■ **Instructions to follow**: With the pictures omitted, repeat exactly the lines below starting with the line that has "Self-Choice DIY Glitter" and going on through the line that has "komputer stollari: Tələbə/Masaüstü".

#### The records

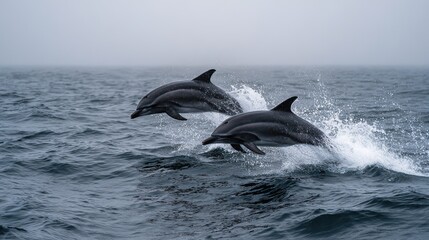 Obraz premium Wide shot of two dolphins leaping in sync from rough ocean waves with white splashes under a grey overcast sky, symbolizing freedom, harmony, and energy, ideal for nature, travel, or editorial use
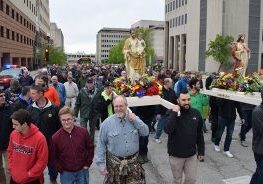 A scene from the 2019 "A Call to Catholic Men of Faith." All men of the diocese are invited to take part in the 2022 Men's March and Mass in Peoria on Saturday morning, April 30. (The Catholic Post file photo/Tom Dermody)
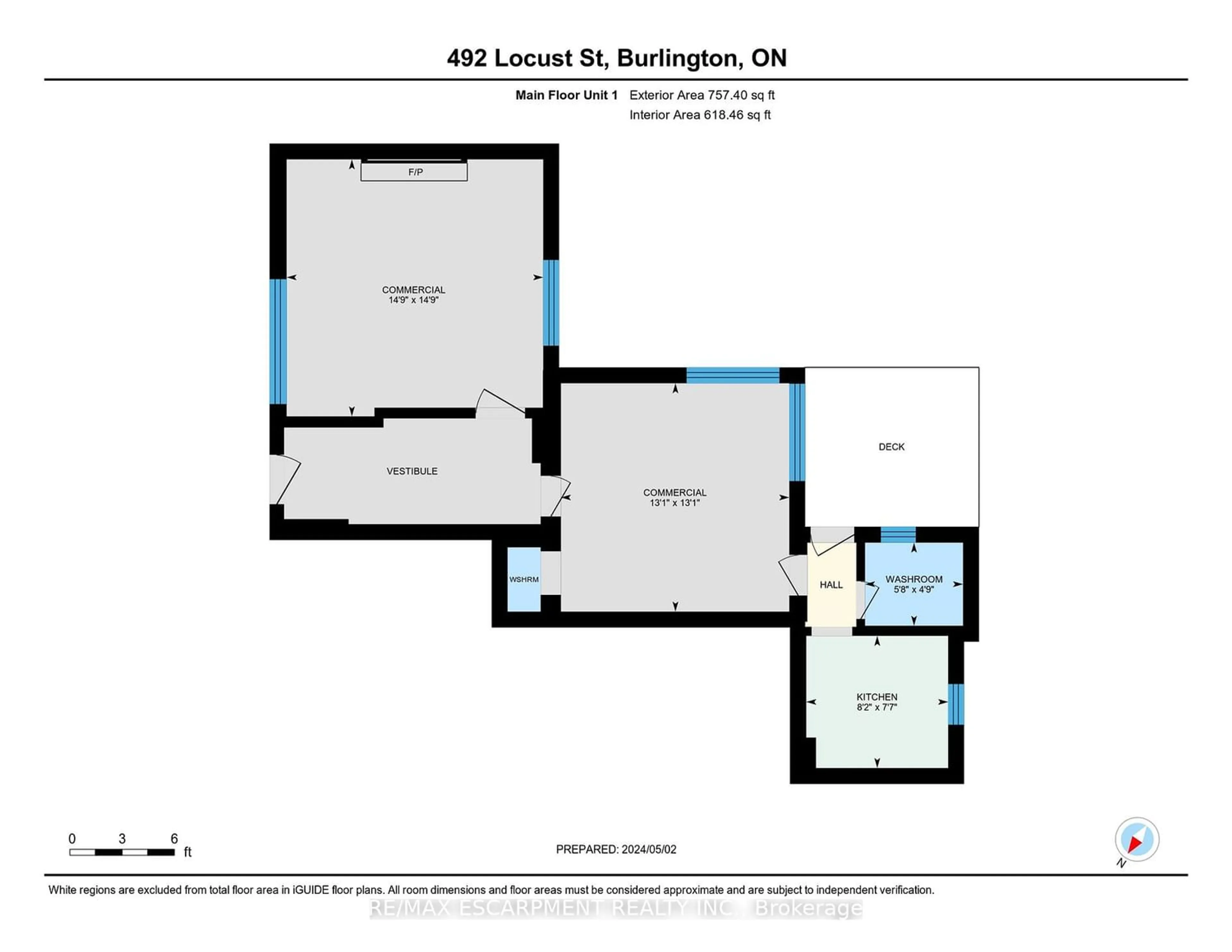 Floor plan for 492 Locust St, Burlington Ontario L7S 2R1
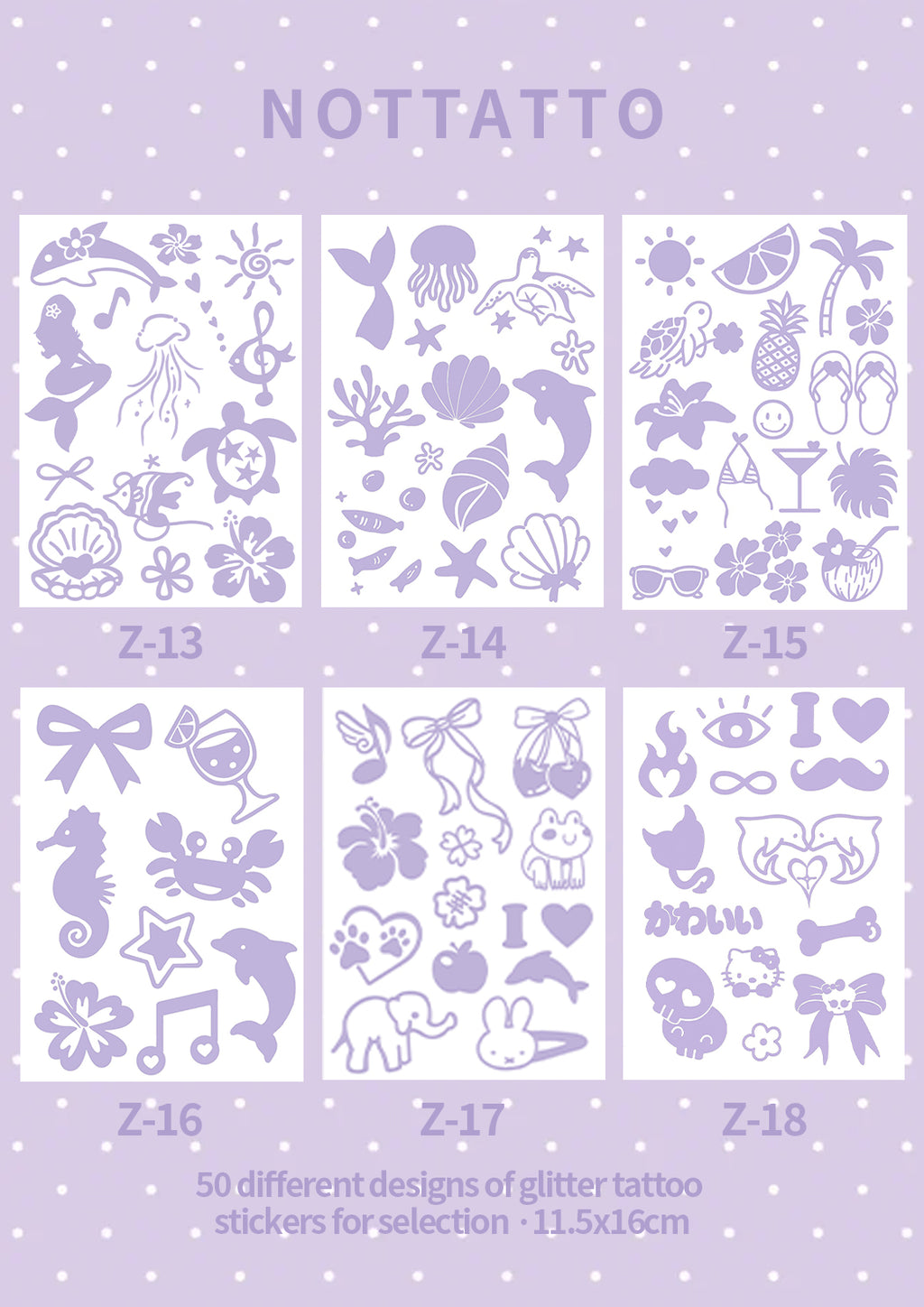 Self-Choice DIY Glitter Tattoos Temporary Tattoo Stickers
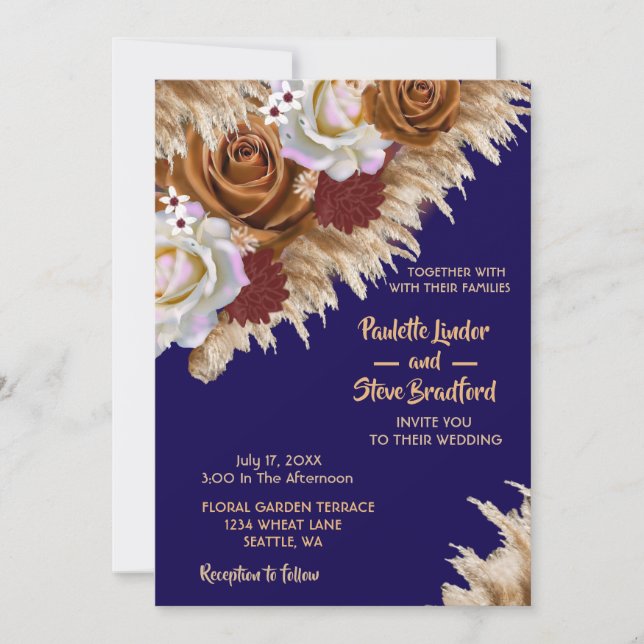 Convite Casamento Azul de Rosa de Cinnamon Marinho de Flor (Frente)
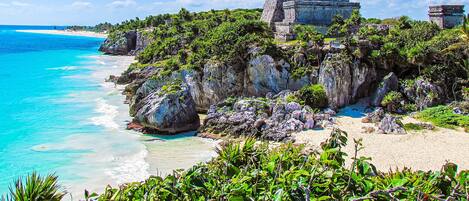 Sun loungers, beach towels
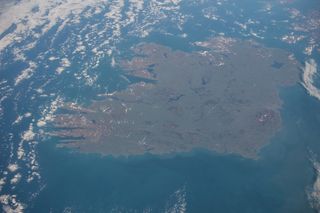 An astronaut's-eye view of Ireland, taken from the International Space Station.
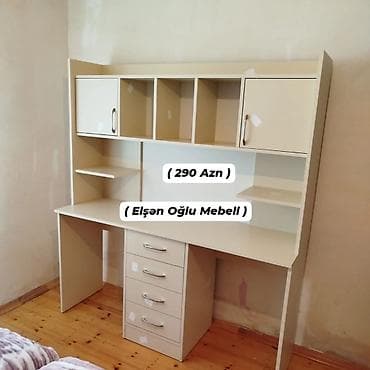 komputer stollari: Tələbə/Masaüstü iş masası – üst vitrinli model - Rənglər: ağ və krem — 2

########
#### The records

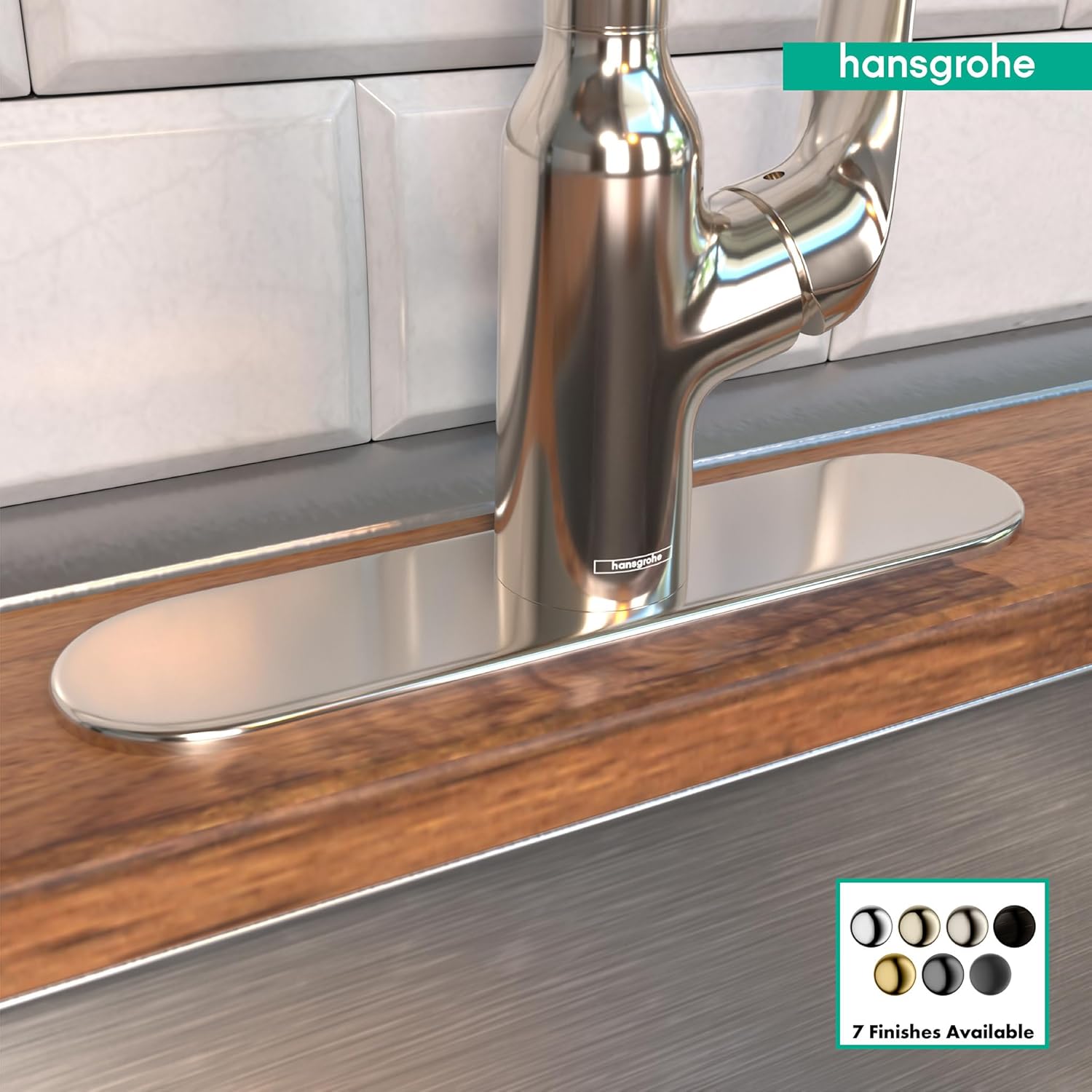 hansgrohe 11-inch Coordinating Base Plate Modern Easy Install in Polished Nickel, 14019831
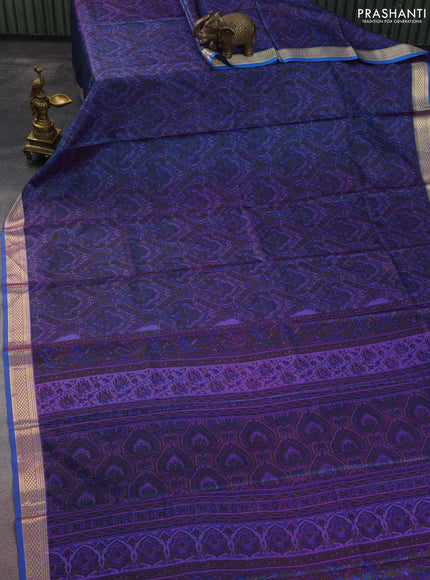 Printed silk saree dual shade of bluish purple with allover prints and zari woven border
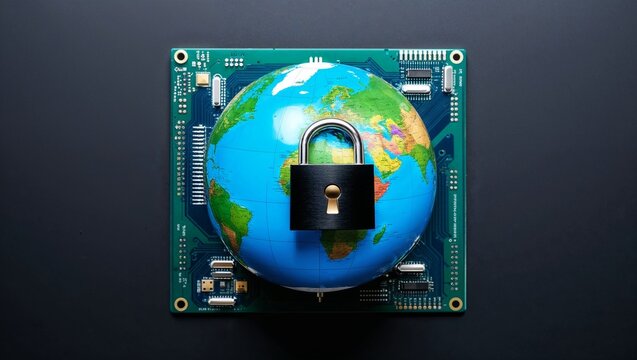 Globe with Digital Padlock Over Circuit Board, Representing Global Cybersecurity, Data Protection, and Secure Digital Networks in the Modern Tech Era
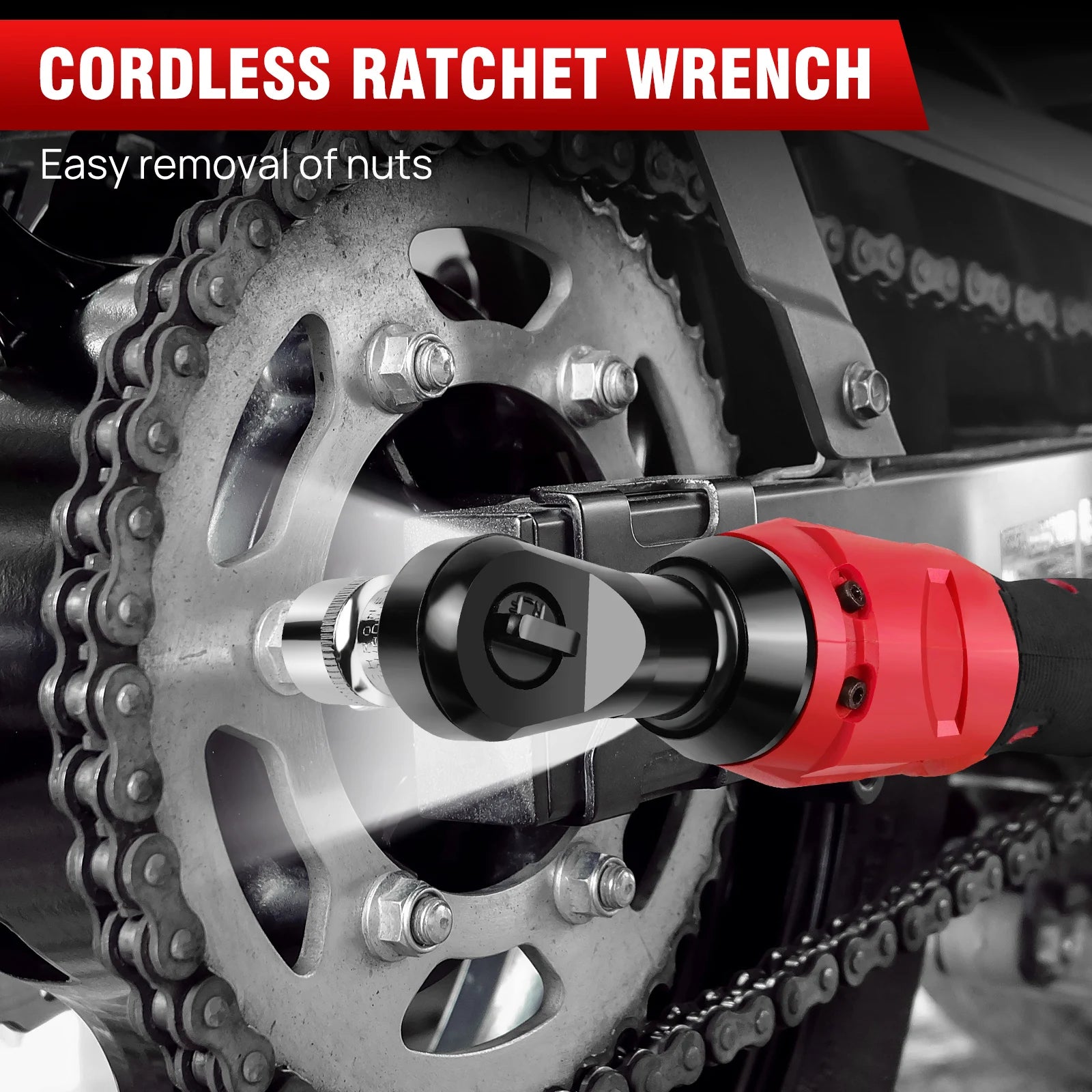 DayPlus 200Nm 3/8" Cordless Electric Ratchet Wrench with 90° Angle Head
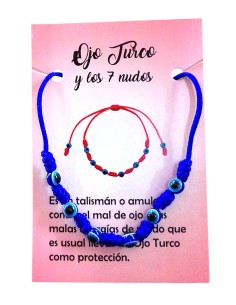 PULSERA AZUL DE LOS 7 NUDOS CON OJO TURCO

########

■ **Solution for this exercise**:
 Self-Choice DIY Glitter Tattoos Temporary Tattoo Stickers
 Convite Casamento Azul de Rosa de Cinnamon Marinho de Flor (Frente)
 Sun loungers, beach towels
 An astronaut's-eye view of Ireland, taken from the International Space Station.
 komputer stollari: Tələbə/Masaüstü iş masası – üst vitrinli model - Rənglər: ağ və krem — 2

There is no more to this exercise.